Ahiret için yapılan tefekkür ise dünya ve ahiret hallerini düşünmeyi sağlar. Bu tefekkürün getirisi ilimdir , kalp için hayattır.
Mü’min kulun gayesi , dileği Allah’a yaklaşmaktır. Allah’a yaklaşmak , rızasına nail olabilmek , kulluğunun hakikatini ve gereğini idrak edebilmek , kâmilen yerine getirebilmek , bu yoldaki engelleri bilmek , tanımak , onlardan salimen korunmak gibi amacına ulaşmak uğrunda yapılacak tefekkürün meyvesi ilimdir.
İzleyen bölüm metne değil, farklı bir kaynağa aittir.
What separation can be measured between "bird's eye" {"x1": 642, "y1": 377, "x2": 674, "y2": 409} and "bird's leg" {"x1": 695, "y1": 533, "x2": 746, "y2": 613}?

Bu ilim ile amil olmak ( amel etmek ) kişiyi mutlulardan kılacaktır.
Günümüzde toplumumuz maalesef burada dile getirdiğimiz gayeye ulaşmayı sağlayacak manada tefekkürden oldukça uzak kalmıştır.
Lüks ihtiyaçları karşılayabilmek uğruna girilen çalışma hayatının ağır temposu , akabinde kalan boş vaktin boş işler ile geçirilmesi , televizyon ve bilgisayar karşısında bir fayda elde edilemeyecek konular ile öldürülen zaman kişiyi mutluluğun kapısını aralayacak tefekkürden alıkoymaktadır. Bu durumda insan adeta robotlaşmakta, insan olmanın hakikatini unutmakta ve bu hakikatin gereğini ortaya çıkarmayı sağlayacak tefekkürden bi-haber ( habersiz ) bir hayat yaşamaktadır.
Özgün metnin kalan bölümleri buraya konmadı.